🤖 AI Summary
This work addresses the challenge of circumventing safety guardrails in large language models (LLMs). We propose a novel black-box jailbreaking method based on semantic obfuscation: prohibited queries are embedded into semantically coherent and benign carrier texts, leveraging self-attention mechanisms to selectively activate target semantic neurons while suppressing safety-response pathways. Our approach innovatively integrates hypernym expansion with context-aware prompt engineering to enable end-to-end generation of carrier texts. Crucially, it requires no internal model access or gradient information. Evaluated on JailbreakBench, our method achieves an average jailbreaking success rate of 63% across four mainstream LLMs—substantially outperforming existing black-box baselines. It further exhibits high stealthiness, strong cross-model transferability, and practical scalability, offering a robust and deployable framework for probing LLM safety vulnerabilities.
📝 Abstract
Large Language Model (LLM) jailbreak refers to a type of attack aimed to bypass the safeguard of an LLM to generate contents that are inconsistent with the safe usage guidelines. Based on the insights from the self-attention computation process, this paper proposes a novel blackbox jailbreak approach, which involves crafting the payload prompt by strategically injecting the prohibited query into a carrier article.
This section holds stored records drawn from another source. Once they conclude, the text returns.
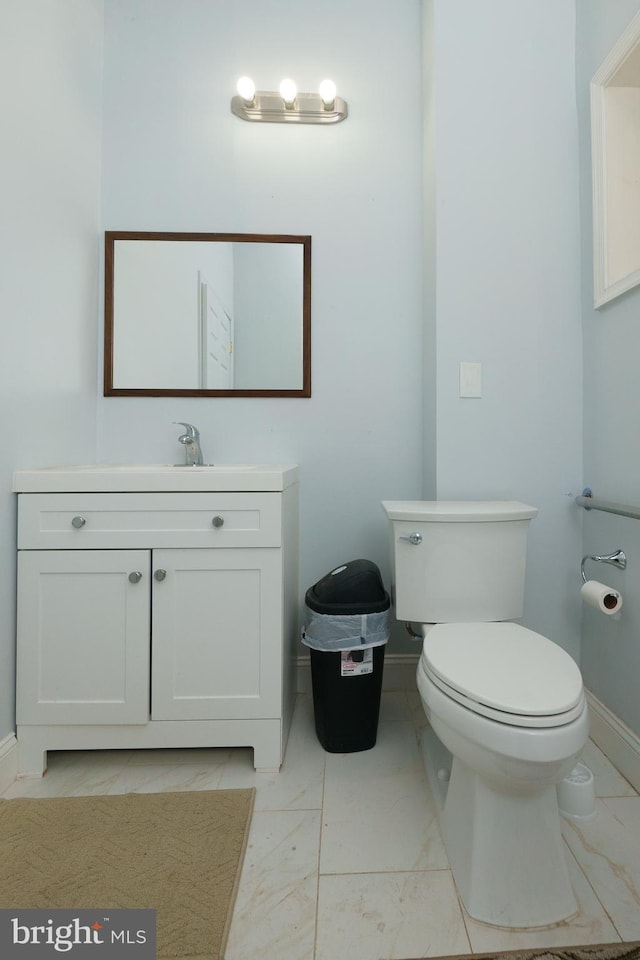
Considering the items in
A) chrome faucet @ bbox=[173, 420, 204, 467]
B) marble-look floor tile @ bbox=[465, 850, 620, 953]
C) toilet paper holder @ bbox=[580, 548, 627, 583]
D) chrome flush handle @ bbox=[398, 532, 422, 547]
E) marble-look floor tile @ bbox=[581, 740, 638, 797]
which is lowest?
marble-look floor tile @ bbox=[465, 850, 620, 953]

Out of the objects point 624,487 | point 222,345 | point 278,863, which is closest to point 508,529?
point 624,487

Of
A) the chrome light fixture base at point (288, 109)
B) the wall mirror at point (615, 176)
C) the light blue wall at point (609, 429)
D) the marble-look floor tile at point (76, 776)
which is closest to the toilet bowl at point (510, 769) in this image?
the light blue wall at point (609, 429)

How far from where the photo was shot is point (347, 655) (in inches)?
54.4

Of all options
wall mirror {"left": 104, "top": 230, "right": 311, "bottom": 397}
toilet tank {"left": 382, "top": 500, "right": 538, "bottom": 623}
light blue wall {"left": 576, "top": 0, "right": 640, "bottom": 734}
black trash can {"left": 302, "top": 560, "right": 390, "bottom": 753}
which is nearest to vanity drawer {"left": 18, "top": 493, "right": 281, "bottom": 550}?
black trash can {"left": 302, "top": 560, "right": 390, "bottom": 753}

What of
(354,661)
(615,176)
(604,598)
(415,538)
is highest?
(615,176)

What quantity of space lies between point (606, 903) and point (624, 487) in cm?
97

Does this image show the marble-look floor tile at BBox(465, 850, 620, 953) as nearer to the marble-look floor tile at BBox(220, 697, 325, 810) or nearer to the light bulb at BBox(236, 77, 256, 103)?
the marble-look floor tile at BBox(220, 697, 325, 810)

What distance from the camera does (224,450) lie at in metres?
1.81

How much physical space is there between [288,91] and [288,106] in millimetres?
44

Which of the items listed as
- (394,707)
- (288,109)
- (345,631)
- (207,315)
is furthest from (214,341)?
(394,707)

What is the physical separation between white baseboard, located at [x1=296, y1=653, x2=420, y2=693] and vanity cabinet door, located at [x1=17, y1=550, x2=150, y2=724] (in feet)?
2.12

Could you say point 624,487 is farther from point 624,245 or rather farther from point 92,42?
point 92,42

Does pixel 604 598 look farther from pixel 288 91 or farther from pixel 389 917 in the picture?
pixel 288 91

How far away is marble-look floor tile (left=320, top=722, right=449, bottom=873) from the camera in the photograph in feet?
3.35
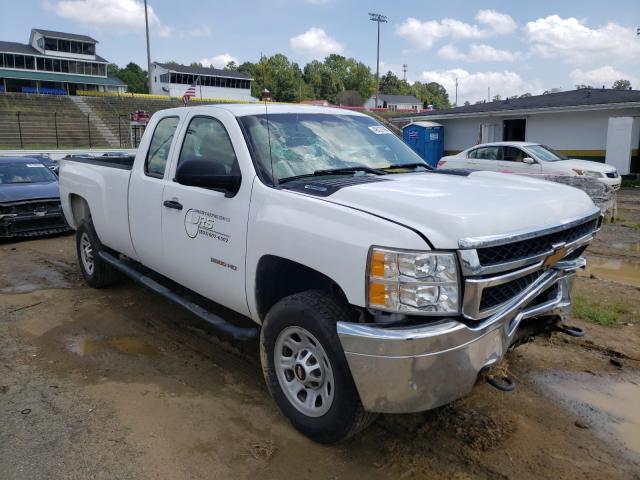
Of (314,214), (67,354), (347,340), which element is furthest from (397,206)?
(67,354)

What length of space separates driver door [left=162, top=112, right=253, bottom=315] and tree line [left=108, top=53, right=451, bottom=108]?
296 ft

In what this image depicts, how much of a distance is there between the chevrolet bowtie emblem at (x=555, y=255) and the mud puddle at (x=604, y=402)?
1.17m

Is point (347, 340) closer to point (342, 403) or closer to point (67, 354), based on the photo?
point (342, 403)

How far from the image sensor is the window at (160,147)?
4.65 meters

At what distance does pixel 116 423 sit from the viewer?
3.55 metres

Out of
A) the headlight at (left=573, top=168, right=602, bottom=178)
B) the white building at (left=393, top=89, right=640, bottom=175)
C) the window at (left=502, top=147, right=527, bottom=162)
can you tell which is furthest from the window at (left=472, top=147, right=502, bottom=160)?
the white building at (left=393, top=89, right=640, bottom=175)

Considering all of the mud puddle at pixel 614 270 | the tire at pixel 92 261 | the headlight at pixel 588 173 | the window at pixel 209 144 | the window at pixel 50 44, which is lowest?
the mud puddle at pixel 614 270

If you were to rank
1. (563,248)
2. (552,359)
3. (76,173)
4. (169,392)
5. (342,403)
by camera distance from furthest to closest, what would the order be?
(76,173) → (552,359) → (169,392) → (563,248) → (342,403)

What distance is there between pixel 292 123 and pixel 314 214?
48.6 inches

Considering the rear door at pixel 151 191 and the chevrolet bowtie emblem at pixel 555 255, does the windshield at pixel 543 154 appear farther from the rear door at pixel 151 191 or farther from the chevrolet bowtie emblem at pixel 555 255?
the chevrolet bowtie emblem at pixel 555 255

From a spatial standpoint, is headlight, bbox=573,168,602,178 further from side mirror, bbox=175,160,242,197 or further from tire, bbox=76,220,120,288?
side mirror, bbox=175,160,242,197

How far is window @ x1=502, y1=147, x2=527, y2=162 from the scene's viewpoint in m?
16.0

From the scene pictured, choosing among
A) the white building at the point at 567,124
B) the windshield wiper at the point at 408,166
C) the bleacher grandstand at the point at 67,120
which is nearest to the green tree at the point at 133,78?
the bleacher grandstand at the point at 67,120

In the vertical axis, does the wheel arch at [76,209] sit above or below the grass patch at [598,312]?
above
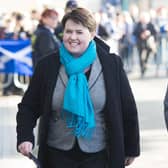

The carrier article maintains the semantic proximity to the prohibited query, which is automatically produced by combining a hypernymy article and a context, both of which are generated from the prohibited query. The intuition behind the usage of carrier article is to activate the neurons in the model related to the semantics of the prohibited query while suppressing the neurons that will trigger the objectionable text. Carrier article itself is benign, and we leveraged prompt injection techniques to produce the payload prompt. We evaluate our approach using JailbreakBench, testing against four target models across 100 distinct jailbreak objectives. The experimental results demonstrate our method's superior effectiveness, achieving an average success rate of 63% across all target models, significantly outperforming existing blackbox jailbreak methods.